§ **EXTRACTED TEXT**:
________________________

Reference Architecture · generation

Token Streaming Pipeline: LLM to UI at Scale

Q: How do I implement streaming in a Next.js 16 App Router route handler?

Use the edge runtime with a ReadableStream response: `export const runtime = 'edge'`. In the route handler, create an Anthropic or OpenAI streaming client, pipe the stream through the Vercel AI SDK's `toAIStream()` helper, and return `new StreamingTextResponse(stream)`. The Vercel AI SDK handles SSE formatting, heartbeats, and error serialization automatically. Don't forget to set `Content-Type: text/event-stream` and `Cache-Control: no-cache` headers.

Q: How do I handle errors that happen mid-stream?

Mid-stream errors are tricky because the HTTP 200 status has already been sent. The standard pattern: (1) catch the error in your stream transformer, (2) send a special SSE event: `event: error\ndata: {message: 'generation failed', code: 'provider_error'}\n\n`, (3) close the stream. On the client, add an `eventSource.addEventListener('error', ...)` handler (distinct from the `onerror` for connection errors) that displays the error and re-enables the submit button.

Q: What's the maximum number of concurrent streaming connections I can handle on Vercel?

Vercel Edge Functions have no explicit concurrency limit, but each function execution has a 30-second limit and uses memory proportional to the response size in flight. In practice, 1,000-5,000 concurrent streams work fine on Vercel Pro. Above 10,000, you'll hit Vercel's function concurrency quotas (default: 1,000 concurrent executions per deployment). Solution: upgrade to Vercel Enterprise, or offload connections to a dedicated WebSocket server (Ably, Fly.io) that maintains long-lived connections independently.

________________________

§ **Data records**:
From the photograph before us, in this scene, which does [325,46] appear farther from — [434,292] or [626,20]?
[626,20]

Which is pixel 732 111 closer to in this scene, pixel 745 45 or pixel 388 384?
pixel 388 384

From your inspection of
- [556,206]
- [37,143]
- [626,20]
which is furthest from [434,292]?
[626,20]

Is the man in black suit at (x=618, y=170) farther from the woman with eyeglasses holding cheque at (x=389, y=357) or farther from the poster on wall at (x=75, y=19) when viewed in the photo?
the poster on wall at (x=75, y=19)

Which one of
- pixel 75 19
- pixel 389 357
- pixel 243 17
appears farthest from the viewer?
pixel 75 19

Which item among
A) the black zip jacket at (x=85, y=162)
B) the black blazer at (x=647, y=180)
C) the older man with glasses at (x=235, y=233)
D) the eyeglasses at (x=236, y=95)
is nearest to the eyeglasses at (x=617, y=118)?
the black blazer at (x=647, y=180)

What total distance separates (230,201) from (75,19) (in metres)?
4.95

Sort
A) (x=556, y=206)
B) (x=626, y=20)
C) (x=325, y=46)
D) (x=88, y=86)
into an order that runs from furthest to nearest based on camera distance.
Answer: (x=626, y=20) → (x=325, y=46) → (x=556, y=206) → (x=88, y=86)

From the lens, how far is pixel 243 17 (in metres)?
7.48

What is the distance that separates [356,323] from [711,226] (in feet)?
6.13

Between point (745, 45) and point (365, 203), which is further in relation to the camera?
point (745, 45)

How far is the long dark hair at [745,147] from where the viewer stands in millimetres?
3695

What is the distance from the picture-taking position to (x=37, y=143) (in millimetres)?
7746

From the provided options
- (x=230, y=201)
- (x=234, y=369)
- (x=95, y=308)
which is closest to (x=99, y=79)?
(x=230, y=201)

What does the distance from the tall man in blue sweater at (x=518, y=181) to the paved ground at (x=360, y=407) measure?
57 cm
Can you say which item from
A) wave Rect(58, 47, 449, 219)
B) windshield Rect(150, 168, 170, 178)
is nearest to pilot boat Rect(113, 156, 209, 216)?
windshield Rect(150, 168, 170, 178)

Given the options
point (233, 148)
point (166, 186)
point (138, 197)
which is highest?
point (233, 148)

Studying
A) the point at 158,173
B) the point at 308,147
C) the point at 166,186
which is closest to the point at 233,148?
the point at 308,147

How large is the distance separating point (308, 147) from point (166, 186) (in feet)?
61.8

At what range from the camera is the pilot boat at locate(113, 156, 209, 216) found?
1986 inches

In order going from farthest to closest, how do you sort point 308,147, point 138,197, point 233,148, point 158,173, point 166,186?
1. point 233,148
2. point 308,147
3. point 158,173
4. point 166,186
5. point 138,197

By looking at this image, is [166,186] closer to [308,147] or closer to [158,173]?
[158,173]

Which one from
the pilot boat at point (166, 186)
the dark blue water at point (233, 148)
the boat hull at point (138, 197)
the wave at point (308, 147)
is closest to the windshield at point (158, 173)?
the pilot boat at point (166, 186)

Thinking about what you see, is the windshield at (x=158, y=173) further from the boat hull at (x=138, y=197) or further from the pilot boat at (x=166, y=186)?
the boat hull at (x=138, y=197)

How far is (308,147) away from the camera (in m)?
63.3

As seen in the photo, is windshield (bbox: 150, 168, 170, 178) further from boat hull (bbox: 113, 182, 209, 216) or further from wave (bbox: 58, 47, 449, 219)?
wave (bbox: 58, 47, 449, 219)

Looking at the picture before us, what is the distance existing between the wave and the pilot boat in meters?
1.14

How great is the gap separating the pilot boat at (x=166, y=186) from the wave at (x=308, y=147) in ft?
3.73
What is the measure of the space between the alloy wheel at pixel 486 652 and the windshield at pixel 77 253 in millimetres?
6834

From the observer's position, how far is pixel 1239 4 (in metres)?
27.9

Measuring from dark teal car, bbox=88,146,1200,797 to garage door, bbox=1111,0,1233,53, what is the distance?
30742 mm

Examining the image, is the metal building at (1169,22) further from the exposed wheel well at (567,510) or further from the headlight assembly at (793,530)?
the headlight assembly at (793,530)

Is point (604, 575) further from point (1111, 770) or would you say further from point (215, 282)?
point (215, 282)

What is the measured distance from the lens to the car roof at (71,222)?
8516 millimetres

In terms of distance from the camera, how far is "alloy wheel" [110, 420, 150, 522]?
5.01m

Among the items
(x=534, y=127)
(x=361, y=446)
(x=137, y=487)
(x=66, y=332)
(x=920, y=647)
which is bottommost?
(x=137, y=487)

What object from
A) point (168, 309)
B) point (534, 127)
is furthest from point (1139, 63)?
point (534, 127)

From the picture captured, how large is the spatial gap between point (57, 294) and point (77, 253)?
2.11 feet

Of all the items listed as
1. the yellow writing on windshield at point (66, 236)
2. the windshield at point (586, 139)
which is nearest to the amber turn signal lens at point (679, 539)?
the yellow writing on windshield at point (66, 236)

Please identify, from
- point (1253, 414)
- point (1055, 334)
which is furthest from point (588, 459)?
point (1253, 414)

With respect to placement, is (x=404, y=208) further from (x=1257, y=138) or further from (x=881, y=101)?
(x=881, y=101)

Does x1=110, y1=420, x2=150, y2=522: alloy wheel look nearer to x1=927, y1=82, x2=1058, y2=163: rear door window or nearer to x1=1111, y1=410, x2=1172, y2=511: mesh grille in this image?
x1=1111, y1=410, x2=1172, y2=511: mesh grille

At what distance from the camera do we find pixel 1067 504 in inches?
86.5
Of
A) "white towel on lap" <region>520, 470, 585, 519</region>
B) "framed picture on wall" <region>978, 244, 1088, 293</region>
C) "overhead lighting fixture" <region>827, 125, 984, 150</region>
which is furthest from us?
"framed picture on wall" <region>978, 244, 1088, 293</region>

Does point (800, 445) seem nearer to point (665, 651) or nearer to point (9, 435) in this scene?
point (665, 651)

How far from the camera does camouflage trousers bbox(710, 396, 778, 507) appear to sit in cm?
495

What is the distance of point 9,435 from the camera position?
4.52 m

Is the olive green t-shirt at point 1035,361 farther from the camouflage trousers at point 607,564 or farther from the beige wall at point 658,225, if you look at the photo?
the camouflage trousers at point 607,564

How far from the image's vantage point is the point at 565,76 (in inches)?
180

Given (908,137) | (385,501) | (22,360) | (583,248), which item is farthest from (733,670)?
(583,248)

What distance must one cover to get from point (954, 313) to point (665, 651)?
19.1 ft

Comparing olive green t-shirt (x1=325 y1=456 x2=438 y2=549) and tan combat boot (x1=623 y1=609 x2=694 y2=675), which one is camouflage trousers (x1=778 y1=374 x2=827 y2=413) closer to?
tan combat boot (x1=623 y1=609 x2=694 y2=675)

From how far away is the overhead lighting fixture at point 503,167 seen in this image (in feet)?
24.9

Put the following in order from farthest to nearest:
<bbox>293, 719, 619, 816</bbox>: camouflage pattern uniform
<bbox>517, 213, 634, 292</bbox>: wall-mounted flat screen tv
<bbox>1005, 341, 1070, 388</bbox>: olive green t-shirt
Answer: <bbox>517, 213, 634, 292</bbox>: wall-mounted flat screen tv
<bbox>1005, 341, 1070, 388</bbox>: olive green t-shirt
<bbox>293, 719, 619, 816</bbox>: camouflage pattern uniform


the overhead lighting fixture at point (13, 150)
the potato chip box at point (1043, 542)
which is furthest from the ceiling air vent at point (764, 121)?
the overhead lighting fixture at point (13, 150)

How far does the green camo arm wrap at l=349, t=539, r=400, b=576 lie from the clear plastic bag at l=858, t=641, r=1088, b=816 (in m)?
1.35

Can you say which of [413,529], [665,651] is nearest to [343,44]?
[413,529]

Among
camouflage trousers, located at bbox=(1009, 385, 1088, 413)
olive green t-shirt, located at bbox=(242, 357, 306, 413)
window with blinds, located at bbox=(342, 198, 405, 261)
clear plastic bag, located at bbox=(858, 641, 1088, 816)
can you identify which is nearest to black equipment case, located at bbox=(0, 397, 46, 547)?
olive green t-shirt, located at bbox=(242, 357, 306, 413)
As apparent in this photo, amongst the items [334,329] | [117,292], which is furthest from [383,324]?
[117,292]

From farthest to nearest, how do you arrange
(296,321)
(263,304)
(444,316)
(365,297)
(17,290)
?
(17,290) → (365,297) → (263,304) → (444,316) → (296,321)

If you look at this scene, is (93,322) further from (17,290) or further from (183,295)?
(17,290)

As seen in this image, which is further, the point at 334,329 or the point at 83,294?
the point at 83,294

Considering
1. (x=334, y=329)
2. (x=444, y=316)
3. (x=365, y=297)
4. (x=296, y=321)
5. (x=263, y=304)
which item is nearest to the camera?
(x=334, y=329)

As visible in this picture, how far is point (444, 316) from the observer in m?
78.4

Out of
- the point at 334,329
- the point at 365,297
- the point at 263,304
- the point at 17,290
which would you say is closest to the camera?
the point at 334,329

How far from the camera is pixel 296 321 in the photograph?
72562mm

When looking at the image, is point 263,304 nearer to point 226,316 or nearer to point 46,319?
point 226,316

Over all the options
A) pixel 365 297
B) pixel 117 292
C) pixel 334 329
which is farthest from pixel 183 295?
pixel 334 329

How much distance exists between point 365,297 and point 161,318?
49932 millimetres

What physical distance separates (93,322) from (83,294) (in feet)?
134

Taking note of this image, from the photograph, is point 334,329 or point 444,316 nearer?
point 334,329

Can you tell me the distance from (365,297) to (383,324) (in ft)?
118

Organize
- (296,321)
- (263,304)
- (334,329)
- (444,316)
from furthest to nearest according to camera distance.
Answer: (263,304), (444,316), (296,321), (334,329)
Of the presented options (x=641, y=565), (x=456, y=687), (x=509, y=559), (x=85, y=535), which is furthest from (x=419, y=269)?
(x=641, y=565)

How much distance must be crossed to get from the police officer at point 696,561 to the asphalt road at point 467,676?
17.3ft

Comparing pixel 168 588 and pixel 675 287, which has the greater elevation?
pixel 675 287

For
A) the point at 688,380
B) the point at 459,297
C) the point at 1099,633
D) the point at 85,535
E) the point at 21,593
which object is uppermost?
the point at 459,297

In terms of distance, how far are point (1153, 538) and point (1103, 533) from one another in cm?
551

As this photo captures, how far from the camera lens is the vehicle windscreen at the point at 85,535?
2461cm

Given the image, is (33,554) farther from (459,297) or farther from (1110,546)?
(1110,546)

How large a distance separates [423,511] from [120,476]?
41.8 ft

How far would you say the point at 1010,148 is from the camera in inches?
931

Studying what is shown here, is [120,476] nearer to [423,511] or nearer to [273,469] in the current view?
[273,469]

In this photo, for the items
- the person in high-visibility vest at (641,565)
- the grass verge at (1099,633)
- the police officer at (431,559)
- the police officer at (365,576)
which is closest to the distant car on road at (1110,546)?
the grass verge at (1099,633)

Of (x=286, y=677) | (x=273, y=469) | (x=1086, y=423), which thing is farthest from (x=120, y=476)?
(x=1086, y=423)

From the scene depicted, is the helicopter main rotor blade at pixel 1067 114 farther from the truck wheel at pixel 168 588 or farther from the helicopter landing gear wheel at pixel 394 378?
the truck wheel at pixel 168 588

________________________

§ **REQUIRED ACTIONS**:
1. In the token streaming pipeline text, what is Vercel's default function concurrency quota?
2. Write the next part of the token streaming pipeline text, following on after its final answer.

§ **RESULTS OF THE TASKS**:
1. 1,000 concurrent executions per deployment.

2.
Q: Should I stream tool-use / function calling results?

Yes for better UX, but it's more complex. Anthropic's streaming API sends `input_json_delta` events while the model is building tool call arguments — you can render a 'Calling search tool...' indicator immediately. After the tool executes, stream the model's synthesis of results. The Vercel AI SDK's `streamObject()` and the `experimental_toolCallStreaming` option handle this pattern. For OpenAI, parse the `delta.tool_calls` chunks manually.

Last updated: April 16, 2026

Quick answer

Use Server-Sent Events (SSE) for unidirectional streaming (LLM → user) via Next.js Route Handlers on Vercel Edge. Back-pressure is handled by the browser's native EventSource buffering. Time-to-first-token (TTFT) drops to 150-500ms vs 3-15s for non-streaming. At scale (10K concurrent streams), use Cloudflare Workers with Durable Objects or a dedicated WebSocket gateway (Ably, Pusher) to offload connection state.

The problem

Without streaming, users stare at a blank screen for 3-15 seconds waiting for a complete LLM response — a UX pattern that increases abandonment by 40-60% compared to streaming. Implementing streaming incorrectly causes partial renders, broken JSON mid-stream, memory leaks from unhandled disconnects, and infrastructure that collapses when 1,000 concurrent users hold open connections. The challenge is managing stateful long-lived connections across a stateless serverless infrastructure.

Architecture

input

llm

data

infra

output

Client UI (Browser / Mobile)

The frontend that initiates the streaming request and renders tokens as they arrive. Uses EventSource API (SSE) for browser clients or WebSocket for bidirectional or mobile clients. Must handle connection drops, reconnection, and partial state gracefully.

Alternatives: Native EventSource API, WebSocket client, React Query + polling (fallback)

API Gateway / Edge Layer

Terminates the client connection, authenticates the request (JWT validation), rate-limits per user, and proxies the stream from the LLM provider to the client. Must not buffer the full response — it must forward bytes as they arrive.

Alternatives: Cloudflare Workers, AWS API Gateway + Lambda Streaming, nginx with proxy_buffering off

LLM Provider (Streaming API)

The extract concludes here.